In atrial contraction, the ventricles relax and the intraventricular pressure falls. The oxygenated blood is

passively flowing from the lungs into the left atrium to the left ventricle through the mitral valve via

pulmonary vein. During the left atrium contraction, pressure and volume are transferred into the left

ventricle through the mitral valve. Once the left ventricle is filled with blood, the mitral valve closes. The

aortic valve is closed due to the pressure in the aorta which is greater than the pressure in the left

ventricle. The atrial contraction causes a rise in the atrial pressure which produces an a wave in the

venous pulse.

 When the left ventricles contract, the intraventricular pressure increases which leads to the closure of the

mitral valves that produces the first heart sound (S1). The ventricular contraction is due to the

depolarization and the rapid increase of the ventricles. This allows the aortic valve to force open allowing

the blood to pump into the aorta. From there, oxygenated blood is pumped in the body. The oxygen

depleted blood is returned to the heart via the large venae cavae. This phase is done by isovolumetric

contraction.
 During the opening of the aortic valve, the third phase of the cardiac cycle has started. The rapid

ventricular ejection occurs when the ventricles keep on contracting and there is a progressive increase in

the intraventricular pressure. When the aortic valve opens, blood is rapidly ejected into the aorta. This

phase is then followed by the slow ventricular ejection where the aortic valve remains open leading to

slow ejection of blood into the aorta.

 As the aorta slowly ejects the blood, the right ventricles starts to relax and the ventricular pressure

decreases rapidly. As soon as the ventricular pressure becomes less than the pressure in the aorta, the

aortic valve closes. The ventricle is relaxing with the closed valves and it is known as isovolumetric

relaxation. During this phase the atrium is still behaving as reservoir of the blood.
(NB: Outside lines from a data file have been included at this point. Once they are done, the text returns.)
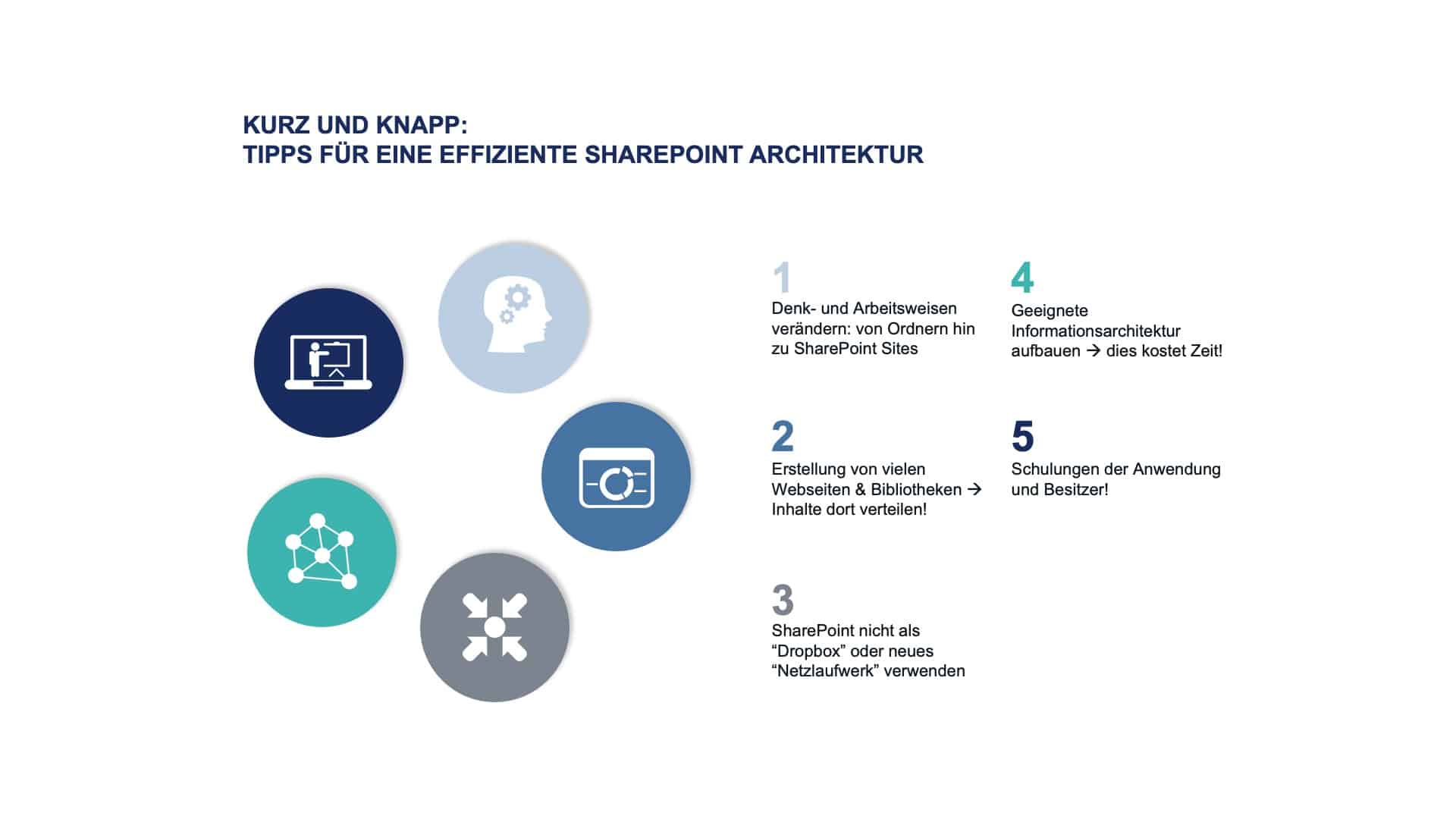 KURZ UND KNAPP:
TIPPS FÜR EINE EFFIZIENTE SHAREPOINT ARCHITEKTUR

1
Denk- und Arbeitsweisen verändern: von Ordnern hin zu SharePoint Sites

2
Erstellung von vielen Webseiten & Bibliotheken → Inhalte dort verteilen!

3
SharePoint nicht als “Dropbox” oder neues “Netzlaufwerk” verwenden

4
Geeignete Informationsarchitektur aufbauen → dies kostet Zeit!

5
Schulungen der Anwendung und Besitzer!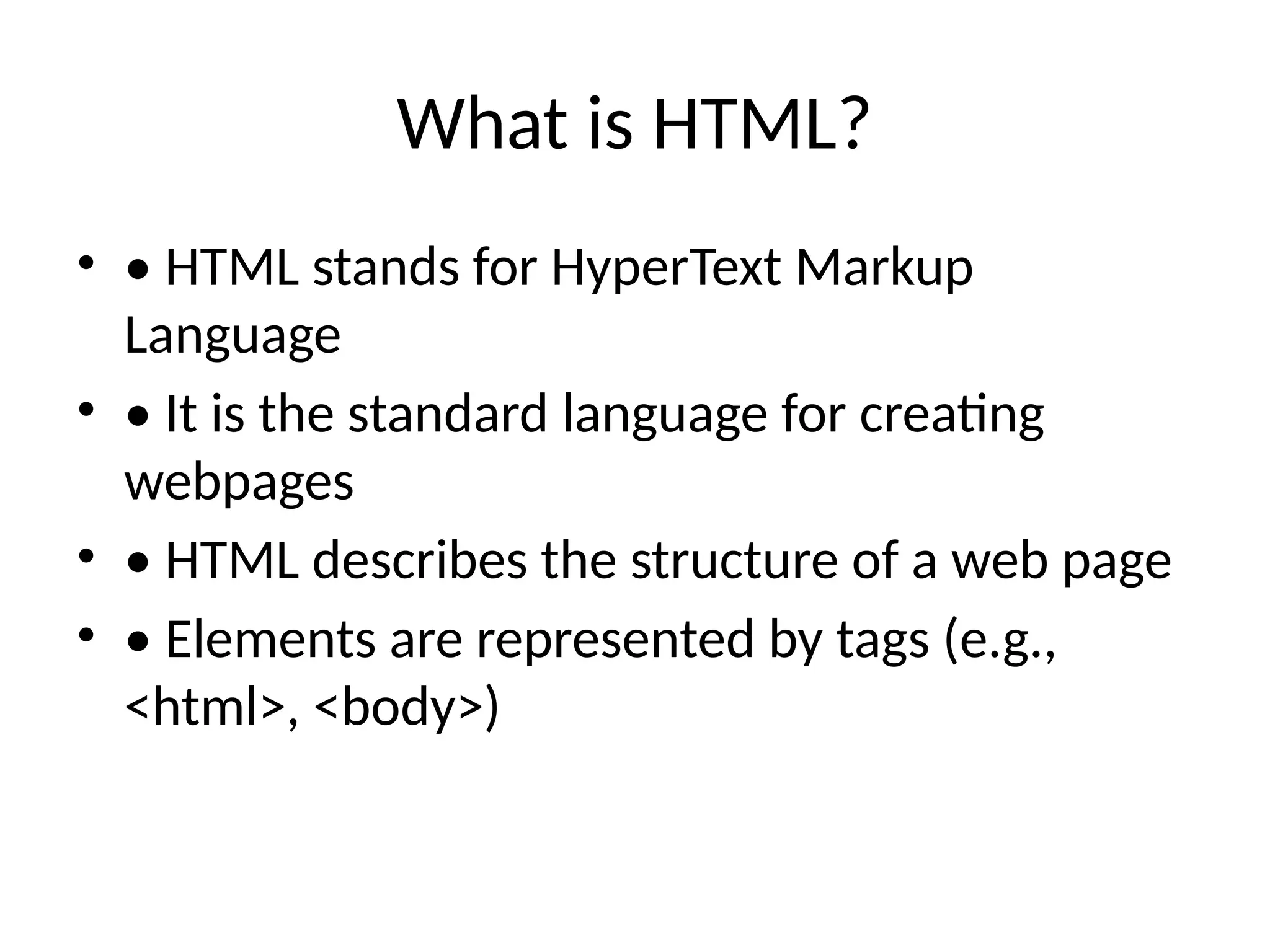 What is HTML?

• • HTML stands for HyperText Markup Language
• • It is the standard language for creating webpages
• • HTML describes the structure of a web page
• • Elements are represented by tags (e.g., <html>, <body>)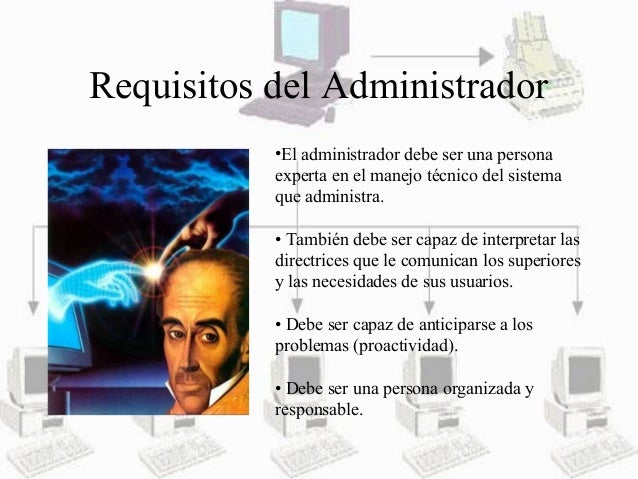 Requisitos del Administrador

•El administrador debe ser una persona experta en el manejo técnico del sistema que administra.

• También debe ser capaz de interpretar las directrices que le comunican los superiores y las necesidades de sus usuarios.

• Debe ser capaz de anticiparse a los problemas (proactividad).

• Debe ser una persona organizada y responsable.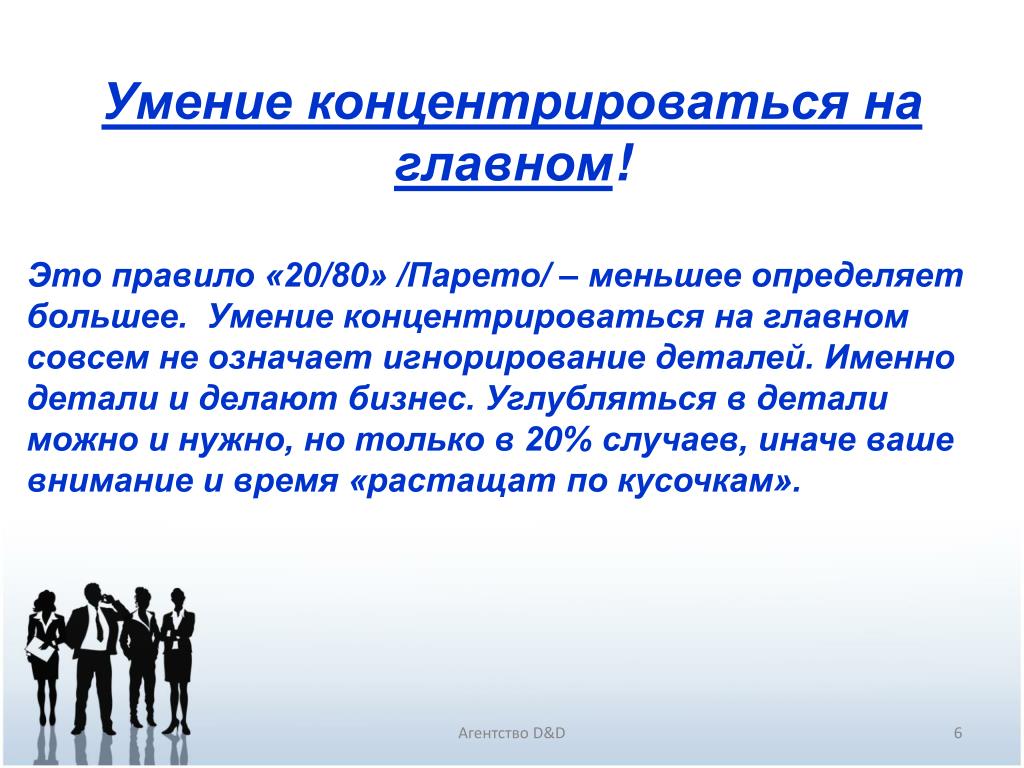 Умение концентрироваться на главном!

Это правило «20/80» /Парето/ – меньшее определяет большее. Умение концентрироваться на главном совсем не означает игнорирование деталей. Именно детали и делают бизнес. Углубляться в детали можно и нужно, но только в 20% случаев, иначе ваше внимание и время «растащат по кусочкам».

Агентство D&D

6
 As soon as the ventricular pressure falls below the atrial pressure, the atrioventricular valves open called

the rapid ventricular filling. Blood flows rapidly from the right atrium to the right ventricle allowing the

semilunar valves to close. The ventricles are rapidly filled with the blood cumulated in the atria before the

opening of the tricuspid valve. This phase accounts for most of the ventricular filling. While in the slow

ventricular filling, the middle part of the diastole, a small volume of blood flows into the ventricles. This is

the blood flowing from the veins and passing the atria to fill the ventricles.

The cardiac cycle where the sequence of events occur in a single heartbeat (last normally about 0.8

seconds) involves two phases. The systole (contraction) that lasted 0.3 seconds and diastole (relaxation) that lasted

0.5 seconds which maintains the blood pressure within the entire body and the proper oxygenation of blood to the

peripheral tissues. It also maintains the state of equilibrium of the body (homeostasis). Through the use of the

cardiac cycle, a human being is able to circulate blood to all parts of the body.